Another striking feature of many glacial valleys is a very marked want of continuity in the slope of the main valley. Not only do the side valleys “hang” over the main valleys, but, further, this main valley itself often consists of relatively level reaches alternating with rocky bars, through which the river has sometimes later cut a gorge. Examples of this are very frequent. The famous gorge of the Aar above Meiringen is a river gorge cut through a rocky bar of this kind.

The Pyrenees are somewhat less familiar, both to tourists and in the form of pictures, but there, also, the same thing occurs. Above the health resort of Cauterets lies the little Lac de Gaube, whose mouth is blocked by a rocky bar through which the little torrent is cutting a tiny gorge. If the tourist crosses the lake in a boat and begins to walk up the valley above it, he will find that it has the form of a staircase, the huge steps being separated from one another by broad plateaux, which are flat and swampy, and have obviously been occupied by lakes not long ago. Above each plateau there is a rocky wall, almost precipitous, down which the stream flows in cascades. In other parts of the Pyrenees the same phenomenon occurs, and the lakes sometimes persist, lying one above the other in a series.
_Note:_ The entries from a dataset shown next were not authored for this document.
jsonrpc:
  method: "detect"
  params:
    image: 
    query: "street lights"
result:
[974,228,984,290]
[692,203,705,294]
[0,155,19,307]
Fig. 9.—Profile of the Maderaner thal in Switzerland, to show the staircase arrangement peculiar to recently glaciated valleys. (From Garwood.)
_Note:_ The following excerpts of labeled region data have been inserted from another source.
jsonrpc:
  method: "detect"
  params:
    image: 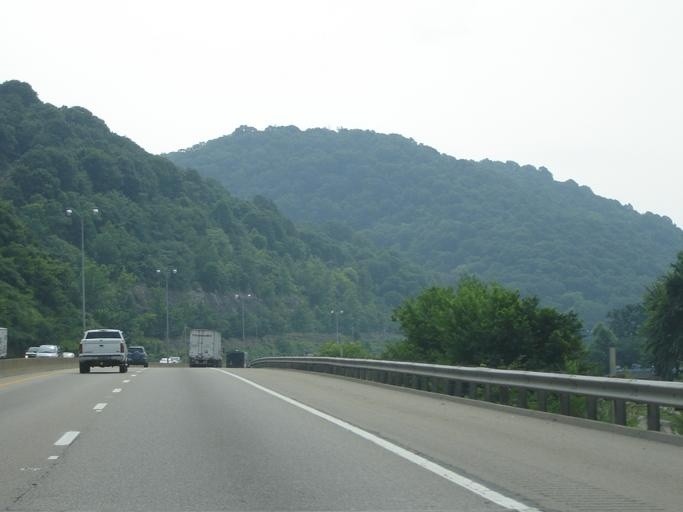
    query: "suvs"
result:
[127,345,148,367]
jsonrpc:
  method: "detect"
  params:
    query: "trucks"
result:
[189,329,223,367]
[226,350,250,368]
[0,328,9,359]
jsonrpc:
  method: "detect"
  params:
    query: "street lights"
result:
[234,293,252,350]
[330,309,343,344]
[65,207,100,337]
[155,268,177,366]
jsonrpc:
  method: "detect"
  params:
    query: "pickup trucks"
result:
[79,328,127,373]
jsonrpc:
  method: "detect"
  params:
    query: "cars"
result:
[159,356,180,363]
[25,345,75,359]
The phenomenon is so common that it markedly affects human life in the Alps. The “landings,” as the French call them, usually afford good pasture ground, while those which lie at no great elevation can be cultivated. Further, as the ground is level there is room for houses or even for a considerable village. The intervening region or step is too rocky to give level ground for human habitations or for pasture and cultivation. Where the river has had time to cut a gorge, the road must leave the stream, and can often be constructed only with difficulty. The result is that an Alpine valley often consists of a chain of villages, linked together by a difficult mule track or path. The abundant water-power, however, makes mechanical traction relatively easy, and we have sometimes the curious condition that a mule track is replaced by a railway, without the intervention of a road fit for wheeled traffic.

We need not stop to discuss the probable cause of this step and stair arrangement, which presents much the same problem as the series of cirques at the head of the valley. It is enough to indicate that according to one group of physical geographers the flat landings are due to the way in which the gradually decreasing glacier protected its bed from erosion, while the torrent which issued from it eroded very rapidly below; according to another school the landings are due to direct glacial erosion. There are other observers, again, who lay especial stress upon the modifications of the erosive powers of running water, due to the presence of the ice. For us it is of interest to notice that, as has been already indicated, the staircase effect occurs also, though on a smaller scale, in the case of mountain streams generally, some of which must be post-glacial in origin. In other words, there seems to be fundamental similarity between the work of ice and of water, the differences being differences of degree rather than of kind, and due largely to the varying fluidity of the two.